Pollution and food diversification
It appears that the environmental factors in the broad sense are largely responsible. Not so much atmospheric pollution, as one calculated a long time, than the food and passive smoking. Committed food diversification too precociously with fish, egg, the cow's milk introduction… supports the appearance in the first two years of the life of the infant of the atopic dermatites. Around 7 years the child can become asthmatic and with adolescence to present an allergic rhinitis. A study published in 1995 in New England Journal off Medicine*, a medical check of reference showed that on 826 children observed, 13,7% of those which had episodes of breathing whistling at the 3 years age, always had this problem at 6 years.

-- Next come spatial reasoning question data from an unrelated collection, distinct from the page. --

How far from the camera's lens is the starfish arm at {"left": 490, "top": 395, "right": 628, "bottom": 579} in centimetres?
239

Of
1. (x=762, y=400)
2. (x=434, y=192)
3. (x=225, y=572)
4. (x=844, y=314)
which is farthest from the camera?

The allergic young person will become adult
The studies in the adults reveal that approximately a third of the adults suffers from allergic rhinitides with for consequence an important and durable deterioration of quality of life (nose which runs, scrapes, is stopped, eyes which scrape, somnolence, etc). It is easy to imagine the school difficulties and professional that these problems cause in particular in period of examinations, in particular in spring and the beginning of the summer. According to a study carried out in France in 1997, the allergic rhinitis would involve 7,7 million days of sick leave per annum, representing an annual cost of 1,5 billion d'€uros. Beyond, its not-catch in load can cause complications: “28% of the patients suffering from rhinitis have asthma” specifies Pr Alain Didier, pneumo-allergist at the Rangueil Hospital in Toulouse.

New classification ARIA
In 2001, WHO crossed an important step by publishing the program ARIA (Allergic Rhinitis and its Impact one Asthma) who draws up an inventory of fixtures of the allergic rhinitis. Its objective is to present a strategy of prevention of asthma to ensure a better taken of load by the doctors. The study shows that 80% of asthmatic presented beforehand a rhinitis. An early assumption of responsibility could have made it possible to avoid the aggravation of the disease and its evolution. It is a sign potentially heralding and a risk factor up to that point underestimated.

The group of expert of ARIA proposed, after 4 years of work and the study of 2.700 bibliographical references, a new classification with the WHO based on the severity of the symptoms and their duration, while placing itself from the point of view of quality of life rather than on symptomatology. The antihistamines by oral way or corticoids by nasal way constitute the therapeutic classes most effective for a light allergic rhinitis. For more important symptoms the doctors can prescribe a corticoid by general way. The put forth recommendations are still relatively recent and their diffusion will be slow. Ten years will be necessary to evaluate if these recommendations made it possible to stabilize or to make decrease the frequency of the allergic rhinitides.